The University of Arizona and NASA conducted one of the more famous efforts in this area. They launched rats into space aboard a space shuttle. Although the rats moved around in zero gravity, they still ran along a set of straight, one-dimensional lines. So far, other experiments attempting three dimensional projections onto two dimensional surfaces have not produced volumetric data, either.

The researchers concluded that in order to understand movement in three-dimensional, volumetric space, it is necessary to allow animals to move through all three dimensions — that is, to research animals in flight.

The Weizmann team studied the Egyptian fruit bat, which is very common in Israel. The bat is rather large, allowing the scientists to attach the wireless measuring system without restricting the bats' movements. It took Ulanovsky several years, in cooperation with a US commercial company, to develop the wireless, lightweight (four ounces, about seven percent of the weight of the bat) device containing electrodes that measure the activity of individual neurons in the bat's brain.

The team then had to find a way to adapt the behavior of their bats to the needs of the experiment. Bats tend to fly directly to their destination in a straight line, making their normal flight patterns one-dimensional. The experiment, however, required their flights to fill a 3D space.

A previous study by Ulanovsky's group provided the answer. This study tracked wild fruit bats using miniature GPS devices. They found that when bats arrive at a fruit tree, they fly around it using the full volume of space around the tree. In order to simulate this behavior in the lab -- an artificial cave equipped with an array of bat-monitoring devices — the team installed an artificial "tree" made of metal bars and cups filled with fruit.

Measuring the activity of place cells in the bats' hippocampus, the study revealed that the representation of three-dimensional space is similar to that in two dimensions. Even in 3D, each place cell is responsible for identifying a particular spatial area in the "cave" and sends an electrical signal when the bat is located in that area. All three dimensions of the cave are represented in the full population of place cells — left, right, up and down.

Examining the place cells closely allowed the team to answer a highly debated question: Does the brain perceive the three dimensions of space as "equal," that is, does it sense the height axis in the same way as that of length or width?

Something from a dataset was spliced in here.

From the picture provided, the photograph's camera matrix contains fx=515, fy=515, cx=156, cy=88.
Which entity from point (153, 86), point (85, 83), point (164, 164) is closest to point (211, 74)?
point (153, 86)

They found that the perception of all three dimensions is uniform, suggesting that each place cell responds to a spherical volume of space. The team does caution that for non-flying animals, the resolution of the different axes might not be perceived the same. The implications for humans are particularly interesting, as humans evolved from tree swinging primates who moved in 3D space, however, modern humans are ground-dwelling animals who generally navigate in a two-dimensional space.

The study provides novel insights into some basic functions of the brain, specifically navigation, spatial memory and spatial perception using innovative technology that allowed the first glimpse into the brain of a flying animal. Ulanovsky believes this trend towards more "natural" research is the future of neuroscience. Laboratories that simulate natural conditions — or even animals in their natural habitats — will form the neural basis for animal behavior investigations.